Yine, 09.05.1960 tarihli ve 21/9 sayılı Yargıtay İçtihadı Birleştirme Kararında da;“Sonradan çıkan içtihattı birleştirme kararının, Temyiz Mahkemesinin bozma kararına uyulmakla meydana gelen usule ait müktesep hak esasının istisnası olarak henüz mahkemede veya Temyiz Mahkemesinde bulunan işlere tatbiki gereklidir. Anayasa Mahkemesi iptal kararlarında da aynı ilke geçerlidir.” şeklinde açıklama yapılmış, Yargıtay Hukuk Genel Kurulu’nun 13.07.2011 tarihli ve 2011/1-421 Esas, 2011/524 K. Sayılı kararında da “Eldeki dava sonuçlanıp kesinleşmeden o davaya uygulanabilecek olan yasa metni Anayasa Mahkemesince iptal edilip, yürürlüğün durdurulmasına karar verildiğine göre, iptal kararı sonucu oluşan durumun 05.09.1960 tarihli, 21/9 sayılı YİBK’da da belirtildiği üzere maddi anlamda kesinleşmemiş olup, derdest olan eldeki davaya da uygulanması zorunludur.” denilmiş, aynı yöndeki içtihat, Yargıtay Hukuk Genel Kurulu’nun 21.03.2012 tarihli ve 2012/20-12 E., 2012/232 K. sayılı kararında da oy birliği ile kabul edilmiştir. Keza 21.01.2004 tarihli ve 2004/10-44 E., 2004/19 K. sayılı ve 03.02.2010 tarihli ve 2010/4-40 E., 2010/54 K. sayılı kararlarında da: “Uygulanması gereken bir kanun hükmü, hüküm kesinleşmeden önce Anayasa Mahkemesince iptaline karar verilirse, usulî kazanılmış hakka göre değil, Anayasa Mahkemesi’nin iptal sonrası oluşan yeni duruma göre karar verilebilecektir.” yönünde değerlendirme ve açıklama yapılmıştır.
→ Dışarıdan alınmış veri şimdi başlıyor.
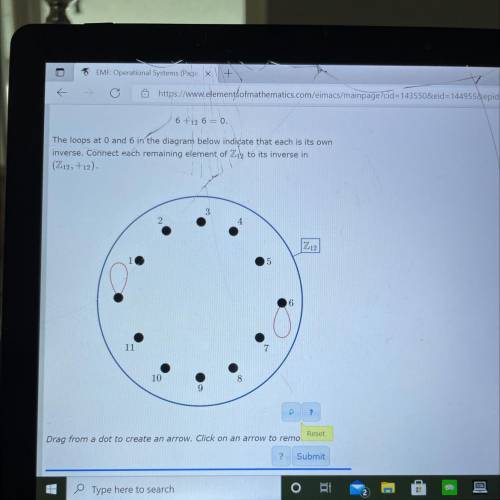 6 +12 6 = 0.

The loops at 0 and 6 in the diagram below indicate that each is its own
inverse. Con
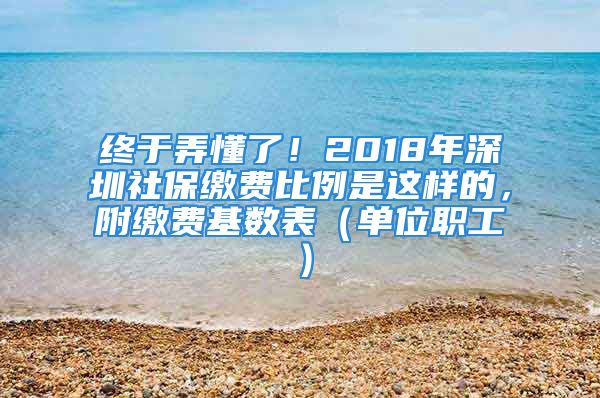 终于弄懂了！2018年深圳社保缴费比例是这样的，附缴费基数表（单位职工）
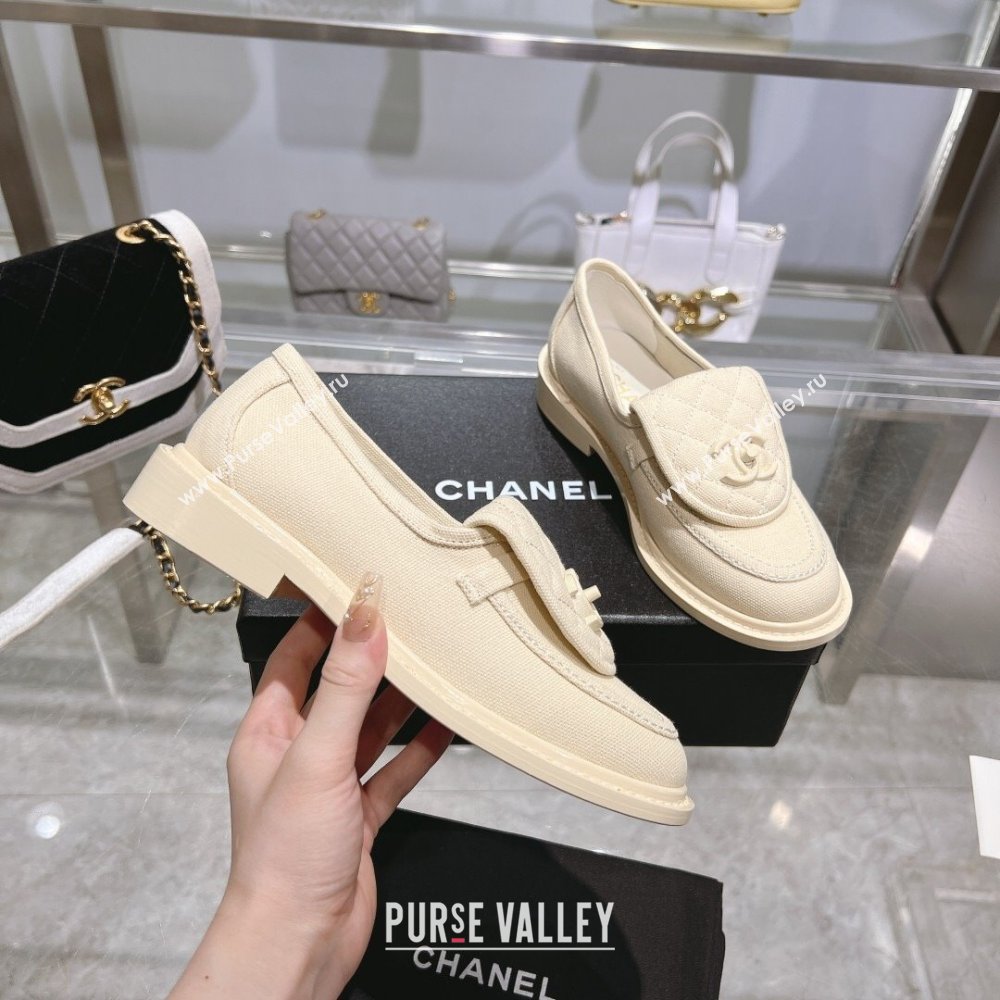 Chanel Canvas Loafers with CC Foldover G45474 Cream White 2023 (MD-231201071)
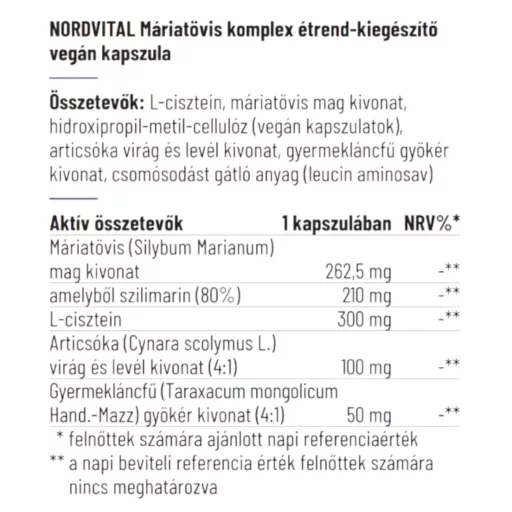 Nordvital Máriatövis komplex 210mg kapszula 60 db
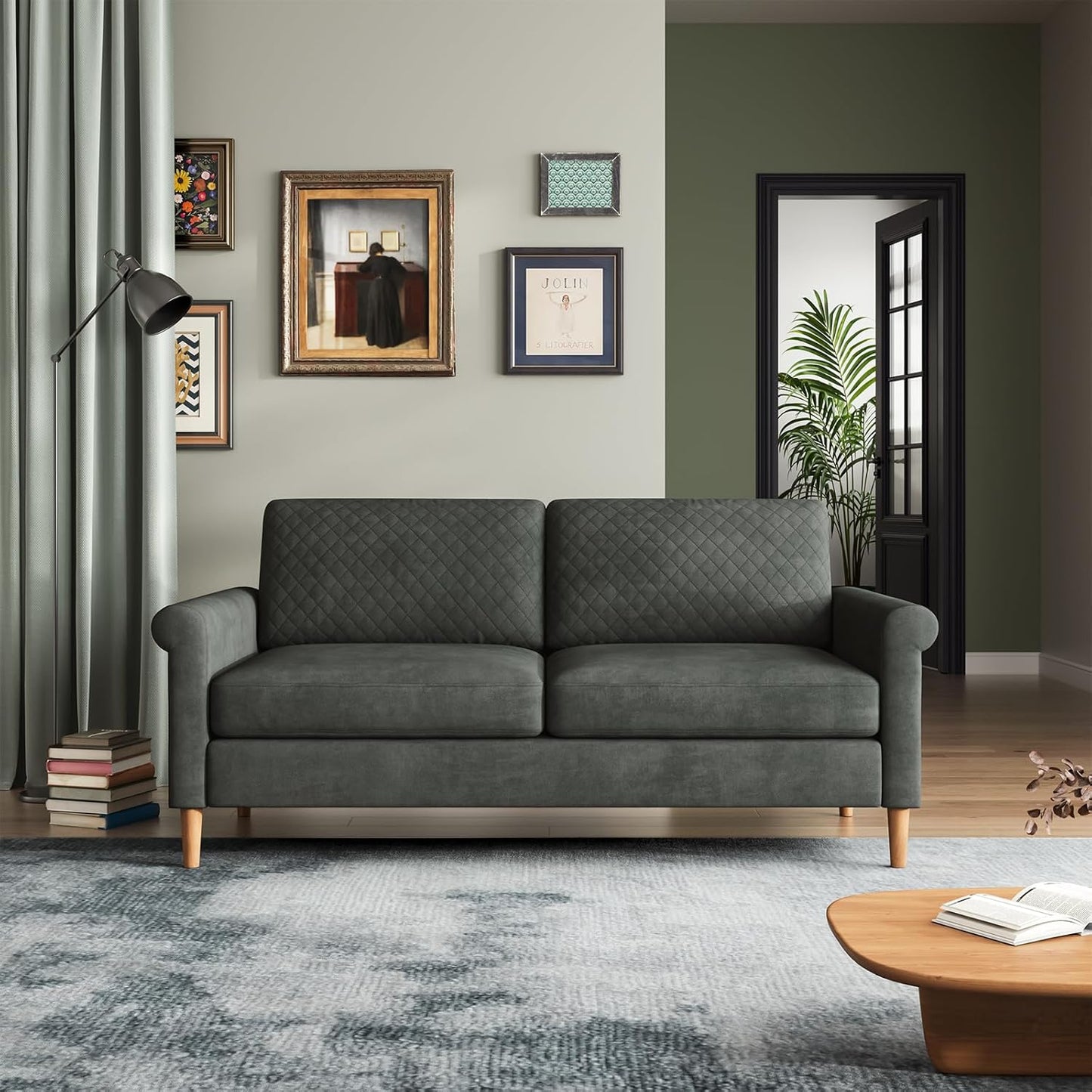 165cm Light Gray Loveseat, Comfy Mid-Century Modern 2-Seat Sofa, No-Tool Assembly Small Couch for Living Room & Bedroom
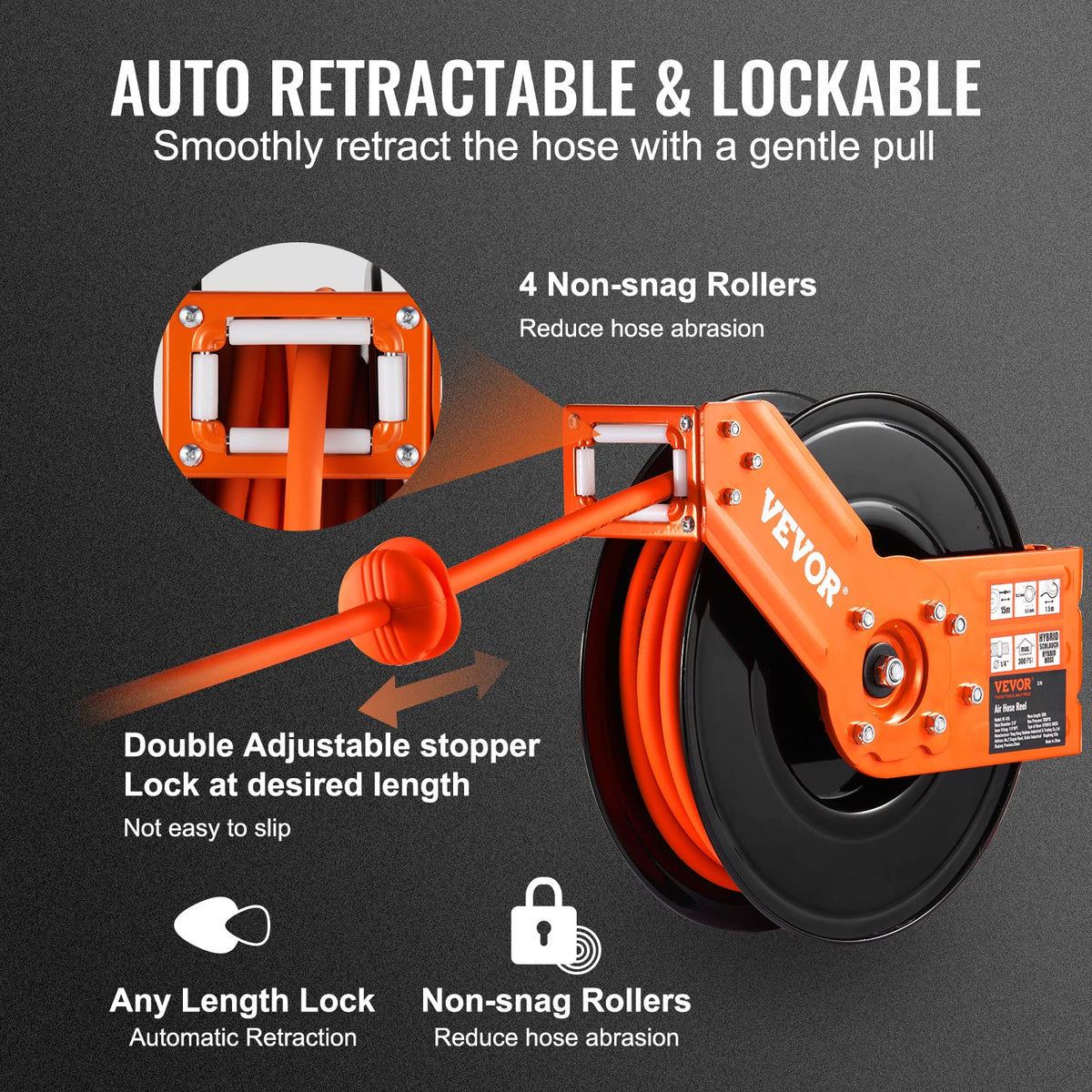 VEVOR Retractable Air Hose Reel 3/8" x 50ft 300PSI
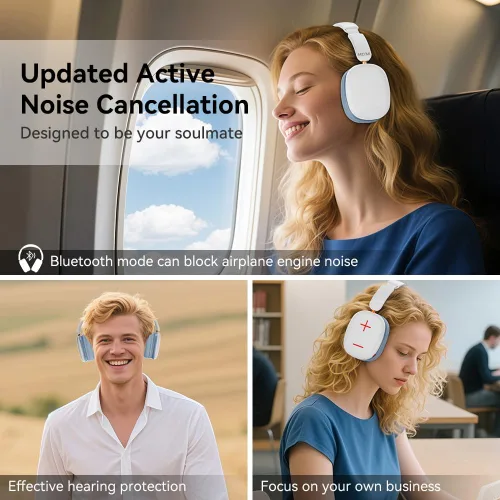 Miniatura 7 de Auriculares Bluetooth sobre la oreja, auriculares inalámbricos Bluetooth 5.3, tiempo de reproducción de 20 horas, micrófono, auriculares ligeros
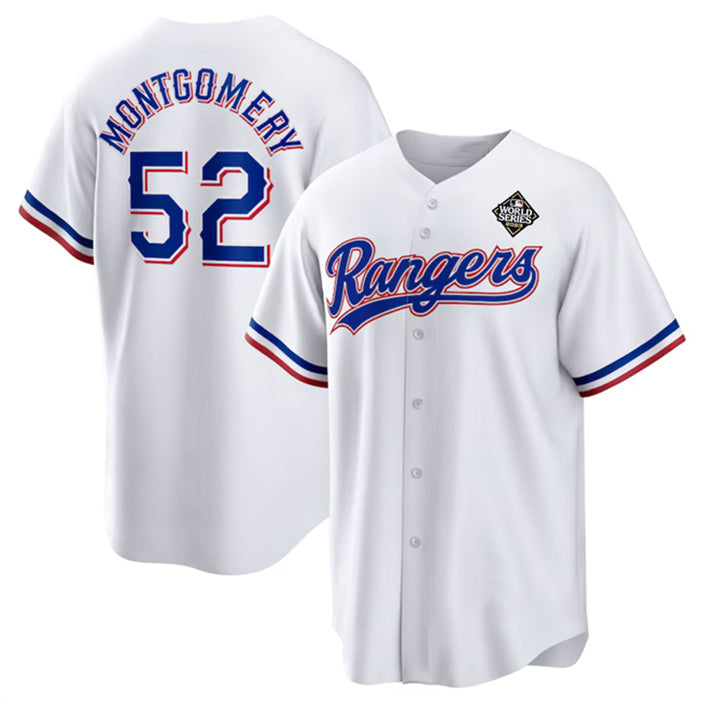 Texas Rangers #52 Jordan Montgomery White MWATKINS 2023 World Series Stitched Jersey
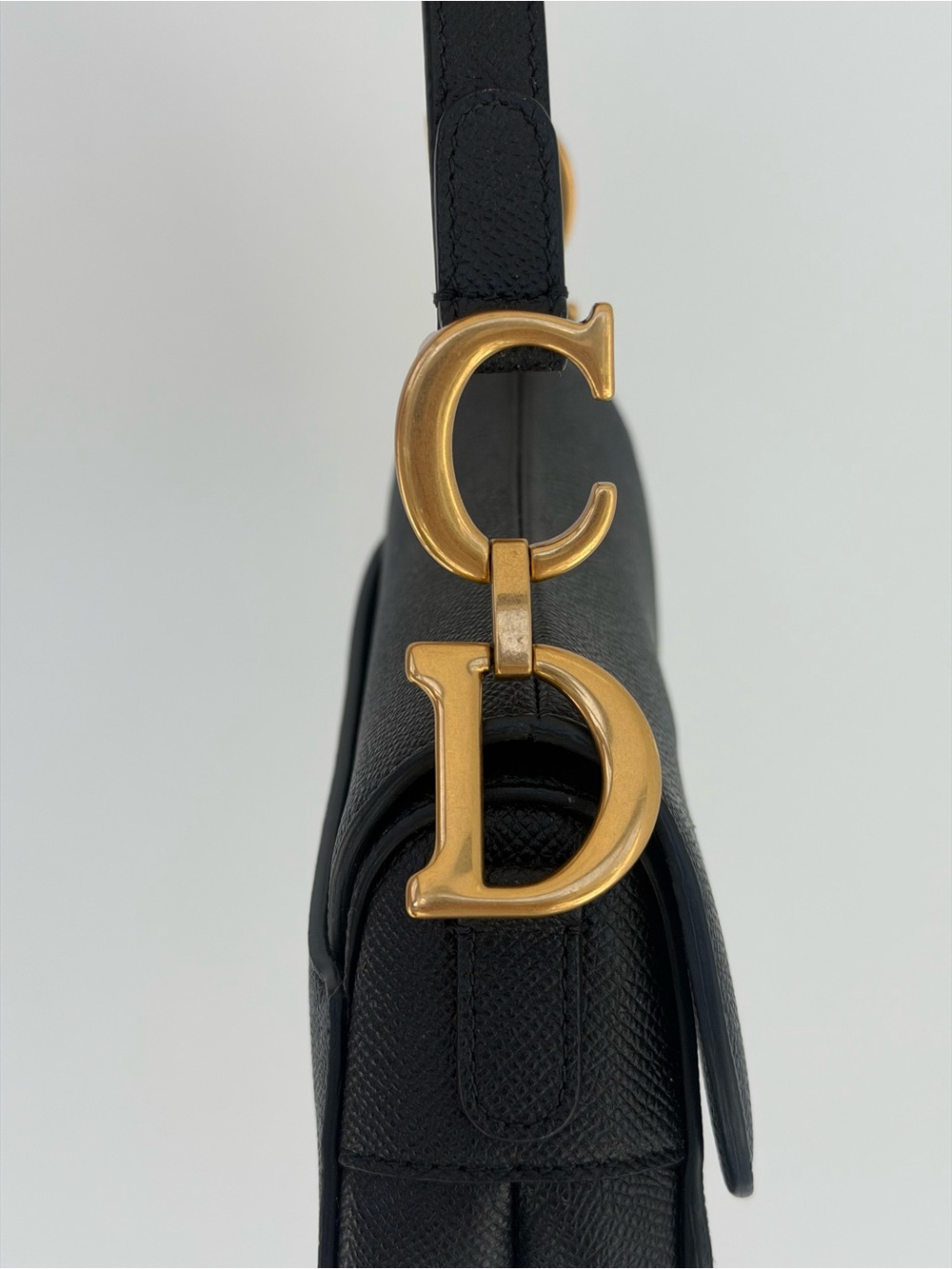 Dior Black Saddle Shoulder Bag with Gold 'D' Charm - Picture 5 of 6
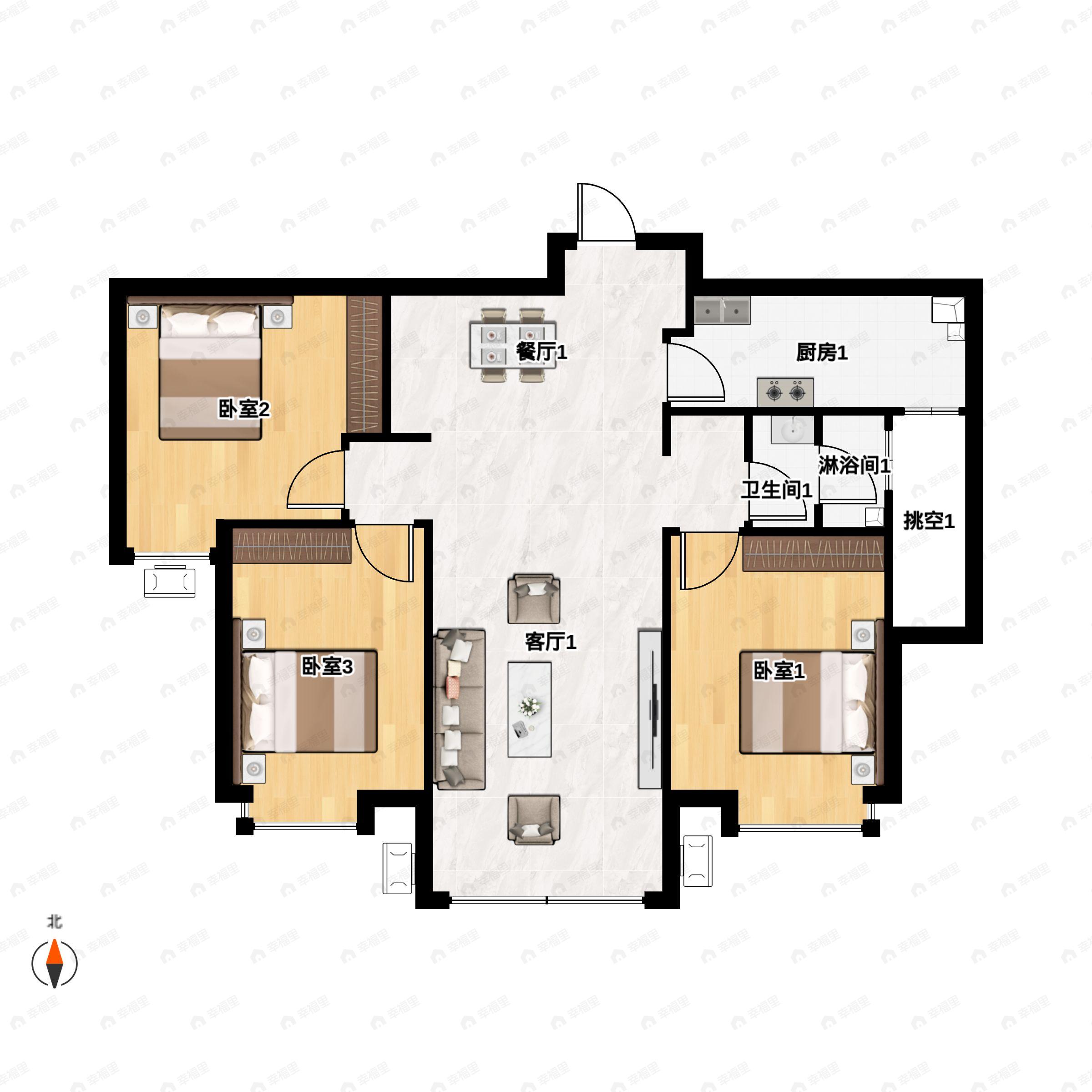 3室2厅1卫建面108m²南户型图
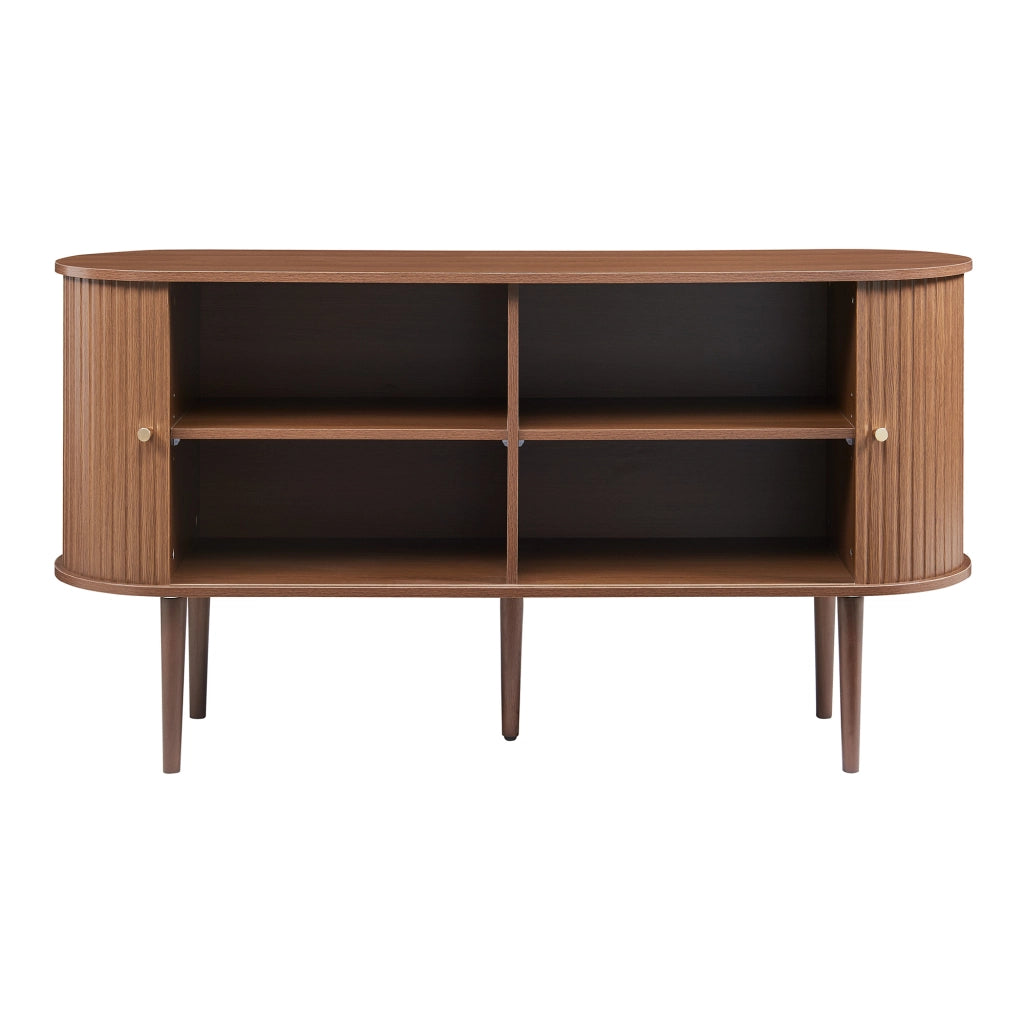 Mobile Contenitore Mapia con Ante Scorrevoli Credenza Bassa Madia 140x40x75 cm Effetto Noce [en.casa]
Görüldüğü üzere, Anayasa Mahkemesi’nin somut norm denetimi neticesinde verdiği iptal kararlarının Resmî Gazete’de yayımlanması ile sonuç doğuracağı ve bu durumun da bozma kararına uyulmakla meydana gelen usulî müktesep hakkın istisnası olduğu ve eldeki tüm uyuşmazlıklara uygulanması gerektiği uyulması zorunlu yargısal içtihatlar ile kabul edilmiştir.
Anayasa’nın 153. maddesinin birinci fıkrasında herhangi bir denetim yolu tanınmamış ve Anayasa Mahkemesi kararlarının kesin olduğu belirtilmiş, beşinci fıkrada “İptal kararları geriye yürümez” kuralına yer verilmiştir.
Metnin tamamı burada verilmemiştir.